Now TwinCutZ faces the difficulties of the COVID-19 pandemic. It’s led to decreases in business, with weekly clients now coming in much less frequently if at all and increased costs of doing business, such as the extra expenses of masks, disinfectants and a weekly cleaning service.

Courtesy. Sean Casey.
Courtesy. Sean Casey.

“But we had to take on those costs to make sure we’re keeping everyone protected in the business,” Casey says. “And since we’re already working with razors and metal tools, sanitation has always been a big thing for barbers.”

Casey’s also no stranger to challenges. He was diagnosed with stage III non-Hodgkin lymphoma in 2018 and battled that illness while building his business. (He’s currently in remission.)

“I would get chemo on a Wednesday and be in the shop on Thursday,” he says. “I was used to the challenge, the challenge, the challenge. But I was still able to make sure the doors were open, and my team of barbers was behind their chairs. Going through some of those difficult times before coronavirus kind of created a callus on me, I think.”
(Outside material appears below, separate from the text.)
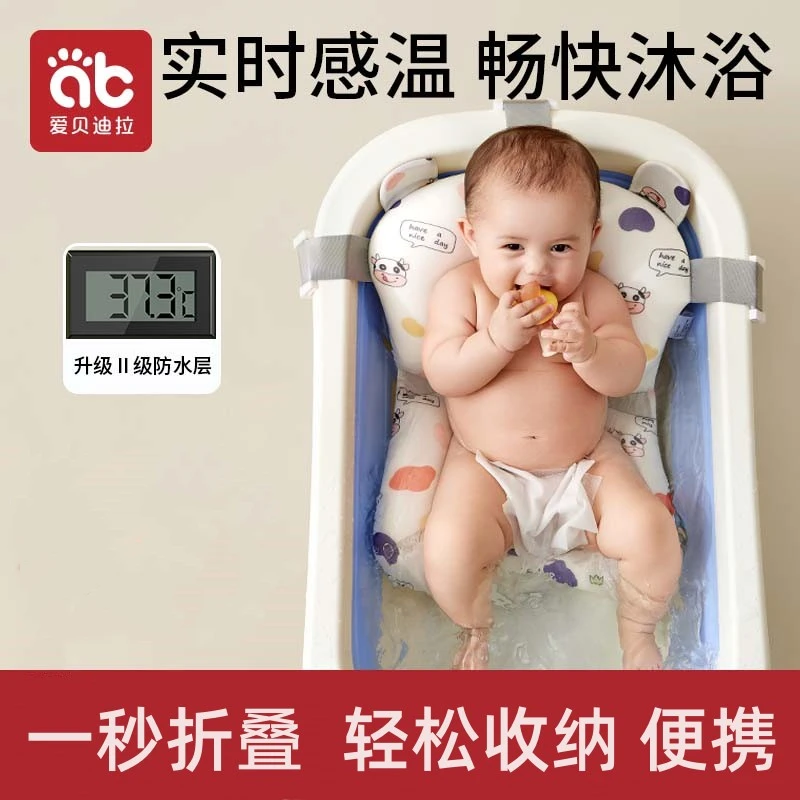 爱贝迪拉婴儿洗澡盆宝宝浴盆大号小孩家用坐躺可折叠浴盆浴架洗澡
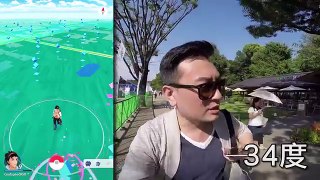 【Pokemon GO】上野公園孵蛋爆出皮卡丘 | 精靈寶可夢 #G5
He’s used the current slowdown to focus on ways he can make his business even better, such as setting up a booking app for his barbers. He’s also continuing to plan for the future, with a goal to add 10 more shops in the next five to seven years.

“Our bills are being paid, and we’re getting through the process with a good outlook that things are going to get better,” Casey says. “Every new day is a step closer to an ending.”